[Short descriptive text snippets]
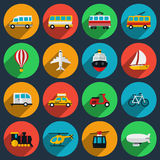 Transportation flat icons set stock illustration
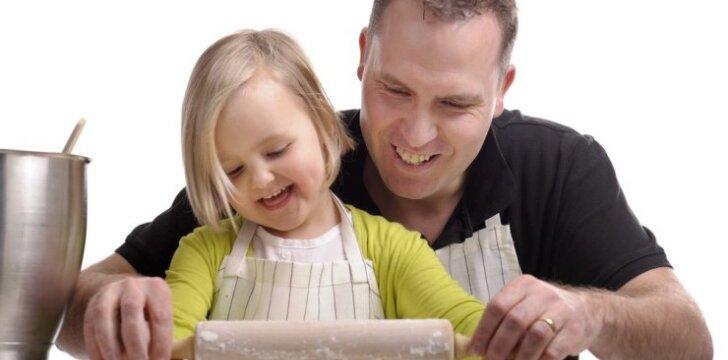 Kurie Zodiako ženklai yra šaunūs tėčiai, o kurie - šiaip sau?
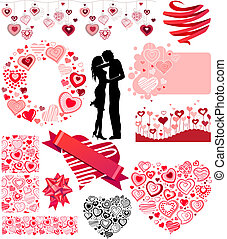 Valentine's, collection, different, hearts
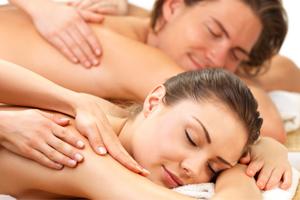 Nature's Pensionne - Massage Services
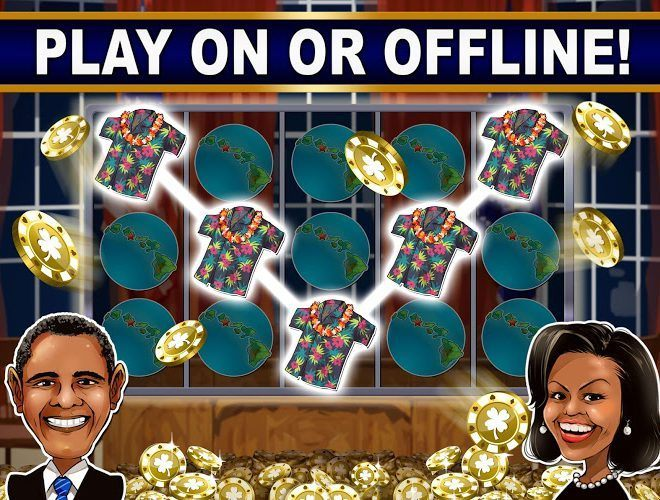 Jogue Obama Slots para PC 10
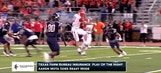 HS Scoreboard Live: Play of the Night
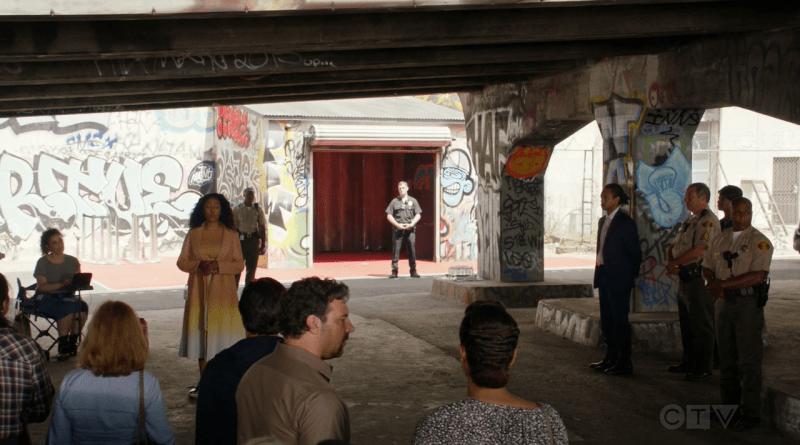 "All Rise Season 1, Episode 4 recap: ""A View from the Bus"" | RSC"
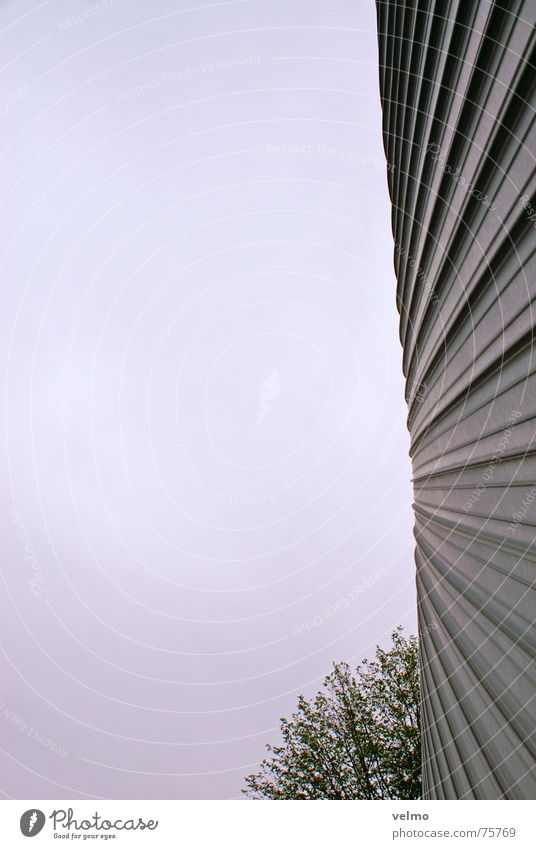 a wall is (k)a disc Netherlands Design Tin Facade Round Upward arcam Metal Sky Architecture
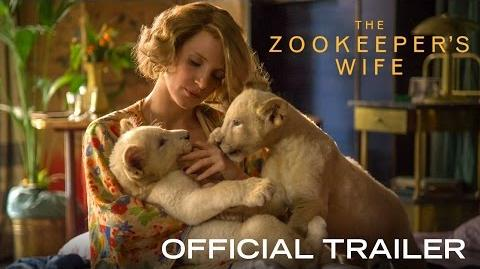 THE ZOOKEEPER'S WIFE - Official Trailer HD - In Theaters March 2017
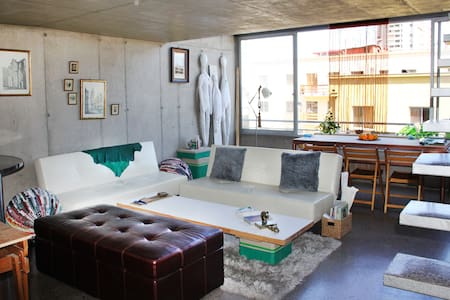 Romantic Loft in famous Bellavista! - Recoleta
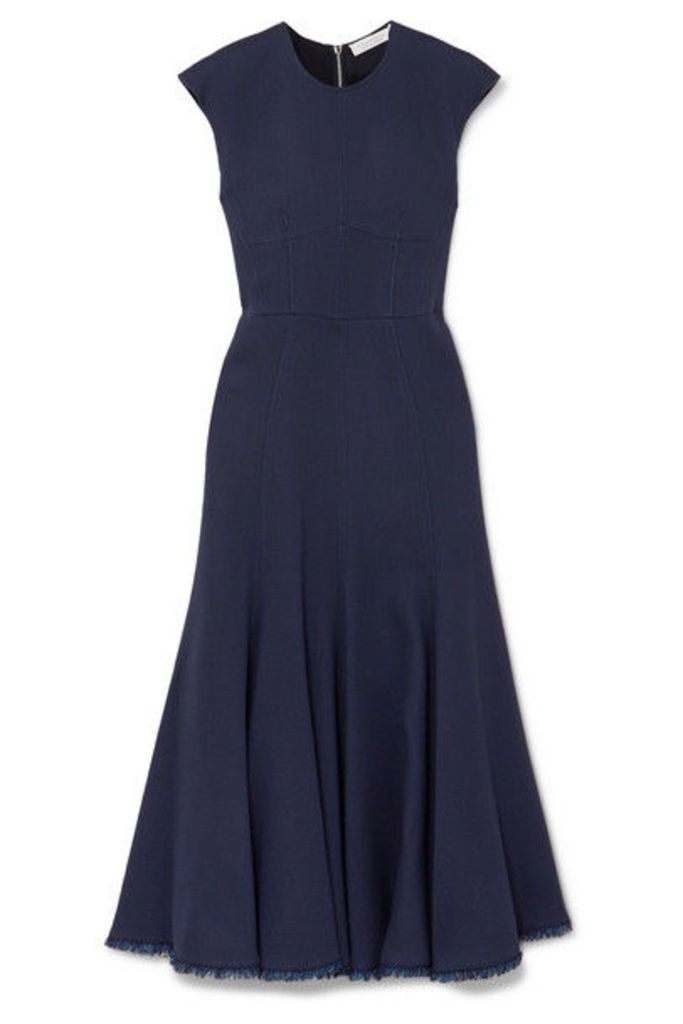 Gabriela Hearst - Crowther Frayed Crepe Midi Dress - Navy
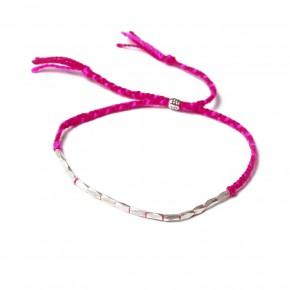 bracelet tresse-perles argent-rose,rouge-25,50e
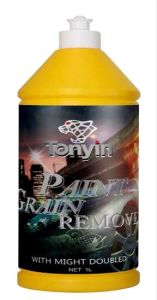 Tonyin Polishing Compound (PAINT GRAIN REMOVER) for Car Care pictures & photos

§ Problem to work on
A word-for-word copy of the lines from the one containing "Romantic Loft in" through the last line of the records is what is wanted, without pictures and without any other line.

§ Completed task
 Romantic Loft in famous Bellavista! - Recoleta
 Gabriela Hearst - Crowther Frayed Crepe Midi Dress - Navy
 bracelet tresse-perles argent-rose,rouge-25,50e
 Tonyin Polishing Compound (PAINT GRAIN REMOVER) for Car Care pictures & photos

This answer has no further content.